If Integrity is the cornerstone, then Empathy is a very strong counter weight. I wouldn’t consider myself balanced as a leader if I hadn’t learned how to have Empathy, both for my team and for those around me. And while Integrity did tend to come naturally to me, Empathy was something that took some hard lessons for me to learn.

Grace

People are going to fail. A lot. You are going to fail. Maybe even more. When you fail, give yourself grace. This one was really hard for me to learn. I still struggle with it. When others fail, give them grace. It came much more naturally for me to forgive others than it does to forgive myself.

You need to give grace when you witness failure, and you need to improve where you lack the most. Usually people tell you to play to your strengths. With grace it is the opposite. If you have trouble giving yourself grace more than others, then you need to work on yourself. If you have a much easier time with yourself than others, then you need to focus on how to have more grace towards other people.

That doesn’t mean there is no accountability, but how you treat people isn’t about accountability. How you help them through their failure isn’t about responsibility. Likewise, you aren’t being more accountable or responsible by not giving yourself grace when you fail. You aren’t helping anyone by not helping yourself.

Perfection

There’s no such thing as perfection. It’s ok to strive for it. Just know that you can never attain it. Don’t kill yourself, or your team, trying to reach it, either.

Let your team see you fail. Show them how you process it, how you handle it. I fail every day I think. Failure is natural to me. I make a mistake; my team sees it; I recognize it and usually say I’m dumb; I fix it and they watch me fix it; then we move on.

The culture of your team is more important than being perfect at everything and never making mistakes. Spend more time building your team’s culture and less time trying to make sure everything is right all the time. Make sure your team is ok and that they like the culture you have. Don’t take it for granted.

Playing to Your Weaknesses

You’re going to hear a lot of people say to focus on your strengths, and mostly ignore your weaknesses. You can’t ignore them. You don’t have to dedicate so much time to turn them into strengths, but you do have to devote enough time, focus, and energy into them to stay balanced. Empathy was and is a weakness of mine. EQ in general is something I struggle with constantly. But the point I’m making is that I’m actively struggling with it, to improve.
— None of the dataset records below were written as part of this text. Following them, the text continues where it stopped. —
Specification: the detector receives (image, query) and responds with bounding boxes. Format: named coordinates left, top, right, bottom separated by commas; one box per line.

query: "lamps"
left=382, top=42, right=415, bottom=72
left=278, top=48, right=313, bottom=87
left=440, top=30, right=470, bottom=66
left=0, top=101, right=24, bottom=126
I refuse to let it be so much of a weakness that I’m not a balanced and capable leader.

Years ago I participated in a group exercise with a bunch of other leaders that were part of the same department I was in. The exercise was kind of one of those personality tests but this one focused on illustrating 4 different aspects of your brain and used colors to illustrate the concepts. I was yellow, blue, and green. Yellow was “strategy and vision”. Blue was logic. Green was process. I was basically equal on all three. The other color was red, which I basically had none of. You can probably guess that red was about people. Red was empathy, relationships, etc etc. All the stuff I’m not good at. When we had the chance to share our results with each other, I told Drew, a colleague that worked with me a lot. He looked a little puzzled, maybe even slightly amused, and told me that if he had to guess he would have thought red was my strongest color, not my weakest.

The reality is, I know that I’m not good with “people stuff”. So because I know I’m not good at it, I start with the “red”. When I have a conversation, I start with asking how someone is, or see if they need help with anything. I do the “people stuff” first, consciously, because I know I’m bad at it. That’s how you play to your weaknesses. My other strengths come naturally to me, so as a conversation or engagement goes on, the other aspects come into play usually without having to put much conscious thought into it. I don’t have to really think about strategy or vision because my brain is just wired to figure that out. Logic and Process is really easy for me too. Not people stuff, though, not Empathy.

Focus on what you aren’t good at first, then move onto what you’re good at. That doesn’t mean you have to be amazing at it, but you have to put effort into it.